The victory of François Fillon in France’s center-right presidential primary is the latest sign that a tectonic shift is coming to the European order: toward accommodating, rather than countering, a resurgent Russia. Since the end of World War II, European leaders have maintained their ever-growing alliance as a bulwark against Russian power. Through decades of ups and downs in Russian-European relations, in periods of estrangement or reconciliation, their balance of power has kept the continent stable. But a growing movement within Europe that includes Mr. Fillon, along with others of a more populist bent, is pushing a new policy: instead of standing up to President Vladimir V. Putin of Russia, stand with him.
Mr. Fillon has called for lifting sanctions on Russia and for partnering with Moscow in an effort to curtail immigration and terrorism. He is friendly with Mr. Putin. If pollsters are right and Mr. Fillon wins the French presidency in the spring, he could join several rising European politicians and newly elected leaders who are like-minded.
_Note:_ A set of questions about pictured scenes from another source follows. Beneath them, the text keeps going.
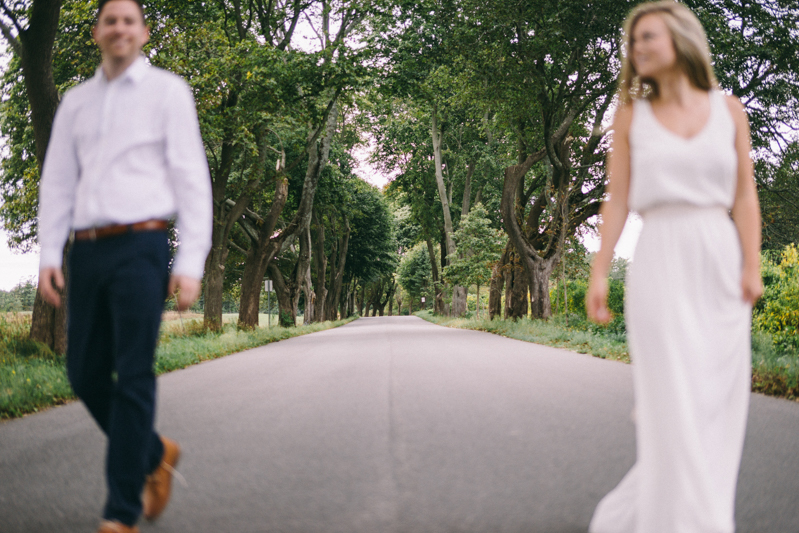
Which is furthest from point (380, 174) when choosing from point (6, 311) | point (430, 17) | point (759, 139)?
point (6, 311)

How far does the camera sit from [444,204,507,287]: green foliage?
2559 centimetres

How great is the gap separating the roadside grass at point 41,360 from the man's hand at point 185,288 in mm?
4256

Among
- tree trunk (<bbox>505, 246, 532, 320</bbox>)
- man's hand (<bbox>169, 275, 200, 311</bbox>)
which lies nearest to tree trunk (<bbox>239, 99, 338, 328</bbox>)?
tree trunk (<bbox>505, 246, 532, 320</bbox>)

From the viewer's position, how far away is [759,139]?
17.2m

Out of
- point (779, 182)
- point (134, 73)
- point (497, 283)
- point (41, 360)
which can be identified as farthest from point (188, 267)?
point (497, 283)

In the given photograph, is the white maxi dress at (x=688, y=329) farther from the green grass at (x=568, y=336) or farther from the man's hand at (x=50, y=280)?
the green grass at (x=568, y=336)

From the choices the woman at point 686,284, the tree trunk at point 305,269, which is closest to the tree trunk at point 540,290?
the tree trunk at point 305,269

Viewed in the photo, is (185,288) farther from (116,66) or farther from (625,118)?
(625,118)

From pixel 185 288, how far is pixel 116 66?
39.6 inches

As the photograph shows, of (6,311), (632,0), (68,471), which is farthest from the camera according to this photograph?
(632,0)

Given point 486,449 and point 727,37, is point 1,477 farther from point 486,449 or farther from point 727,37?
point 727,37

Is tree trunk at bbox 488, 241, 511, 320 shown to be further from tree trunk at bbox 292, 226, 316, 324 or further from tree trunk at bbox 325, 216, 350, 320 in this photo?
tree trunk at bbox 325, 216, 350, 320

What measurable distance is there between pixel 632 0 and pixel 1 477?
1472 cm

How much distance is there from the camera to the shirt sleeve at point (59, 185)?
2.69 meters
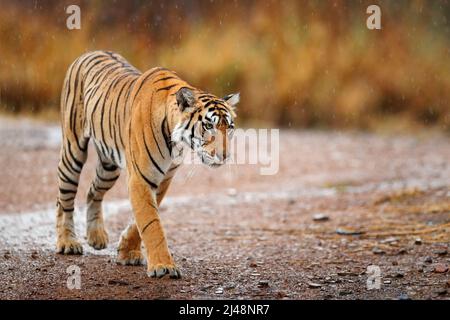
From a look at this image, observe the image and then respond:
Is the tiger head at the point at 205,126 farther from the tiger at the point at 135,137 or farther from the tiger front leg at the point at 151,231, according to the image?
the tiger front leg at the point at 151,231

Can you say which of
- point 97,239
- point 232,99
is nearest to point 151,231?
point 232,99

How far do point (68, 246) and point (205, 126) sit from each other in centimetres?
176

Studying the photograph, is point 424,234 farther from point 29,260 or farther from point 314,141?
point 314,141

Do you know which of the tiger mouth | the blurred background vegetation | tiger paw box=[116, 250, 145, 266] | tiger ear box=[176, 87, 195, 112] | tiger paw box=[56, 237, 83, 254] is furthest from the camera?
the blurred background vegetation

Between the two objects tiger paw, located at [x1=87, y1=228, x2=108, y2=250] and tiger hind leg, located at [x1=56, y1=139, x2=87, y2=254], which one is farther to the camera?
tiger paw, located at [x1=87, y1=228, x2=108, y2=250]

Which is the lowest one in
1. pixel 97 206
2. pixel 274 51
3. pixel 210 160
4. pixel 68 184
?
pixel 97 206

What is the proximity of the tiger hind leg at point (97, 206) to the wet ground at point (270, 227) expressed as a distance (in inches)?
4.0

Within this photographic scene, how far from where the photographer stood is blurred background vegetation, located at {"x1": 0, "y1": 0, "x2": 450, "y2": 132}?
1539 cm

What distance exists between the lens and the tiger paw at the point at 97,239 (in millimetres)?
6721

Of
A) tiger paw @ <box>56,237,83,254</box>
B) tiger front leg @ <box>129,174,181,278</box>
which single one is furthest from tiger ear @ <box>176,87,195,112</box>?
tiger paw @ <box>56,237,83,254</box>

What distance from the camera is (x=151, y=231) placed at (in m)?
5.49

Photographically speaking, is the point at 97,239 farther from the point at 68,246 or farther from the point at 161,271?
the point at 161,271

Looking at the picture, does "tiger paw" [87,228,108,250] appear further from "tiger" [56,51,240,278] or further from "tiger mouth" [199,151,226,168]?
"tiger mouth" [199,151,226,168]

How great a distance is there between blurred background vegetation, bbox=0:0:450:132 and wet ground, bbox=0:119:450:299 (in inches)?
79.0
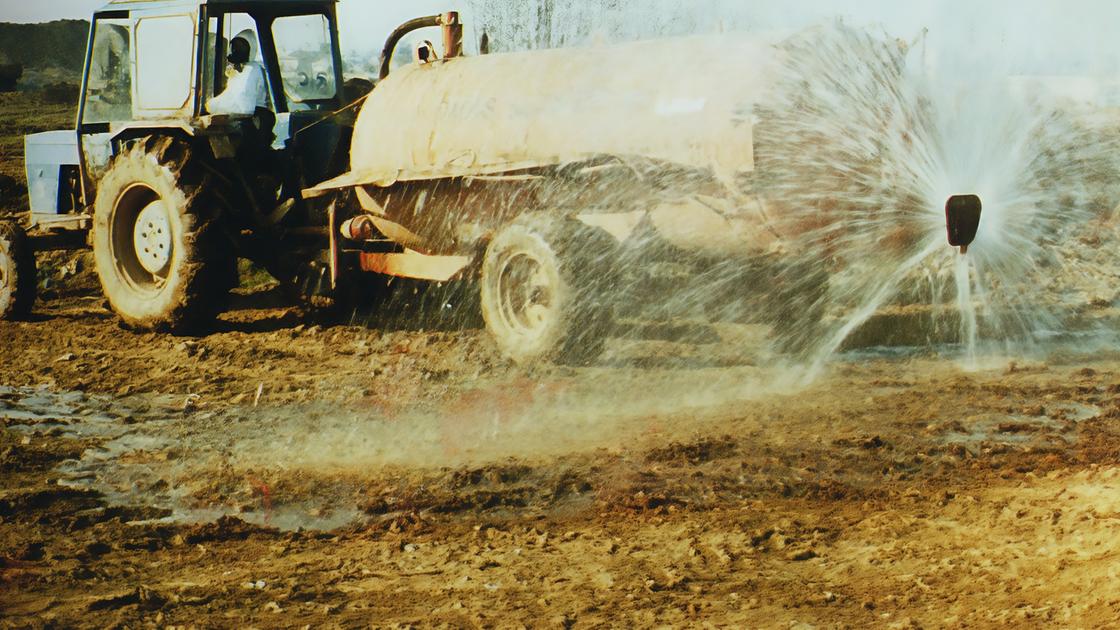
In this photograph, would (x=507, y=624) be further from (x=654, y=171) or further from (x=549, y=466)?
(x=654, y=171)

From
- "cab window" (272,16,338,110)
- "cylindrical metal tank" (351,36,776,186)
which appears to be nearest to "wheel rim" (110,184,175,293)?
"cab window" (272,16,338,110)

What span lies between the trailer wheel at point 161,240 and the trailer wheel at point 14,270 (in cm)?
87

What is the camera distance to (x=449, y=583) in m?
3.82

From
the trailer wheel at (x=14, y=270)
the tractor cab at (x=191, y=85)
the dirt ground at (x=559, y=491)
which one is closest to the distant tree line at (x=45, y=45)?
the trailer wheel at (x=14, y=270)

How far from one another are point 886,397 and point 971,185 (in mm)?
1539

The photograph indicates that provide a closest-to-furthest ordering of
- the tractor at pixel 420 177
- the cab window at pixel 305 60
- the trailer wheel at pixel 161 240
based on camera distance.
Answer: the tractor at pixel 420 177 → the trailer wheel at pixel 161 240 → the cab window at pixel 305 60

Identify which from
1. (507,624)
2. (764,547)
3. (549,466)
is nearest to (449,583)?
(507,624)

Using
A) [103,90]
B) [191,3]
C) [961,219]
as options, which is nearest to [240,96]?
[191,3]

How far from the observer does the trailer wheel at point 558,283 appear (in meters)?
6.84

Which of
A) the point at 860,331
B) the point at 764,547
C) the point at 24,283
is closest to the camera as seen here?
the point at 764,547

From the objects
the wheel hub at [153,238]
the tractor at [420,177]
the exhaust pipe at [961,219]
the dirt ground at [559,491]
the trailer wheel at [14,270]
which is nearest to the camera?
the dirt ground at [559,491]

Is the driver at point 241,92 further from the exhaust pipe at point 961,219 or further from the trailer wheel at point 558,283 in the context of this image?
the exhaust pipe at point 961,219

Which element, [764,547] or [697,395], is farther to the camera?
[697,395]

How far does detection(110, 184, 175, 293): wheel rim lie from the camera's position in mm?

Their movement, scholars stress, is driven by forces far more formidable than any elected leader: the populist upsurge that is remaking the Continent and, simultaneously, the impersonal but overwhelming pressures of international power balancing.
These changes, along with the impending British withdrawal from the European Union and the election of Donald J. Trump as president of the United States, foretell a “dramatic shift” in the half-century of Western unity against Russia, said James Goldgeier, a political scientist and the dean of American University’s School of International Service in Washington. “All the trend lines right now point away from a tough approach to Russian aggression and point toward more accommodation of the Russian notion that they have a privileged sphere of influence,” he said.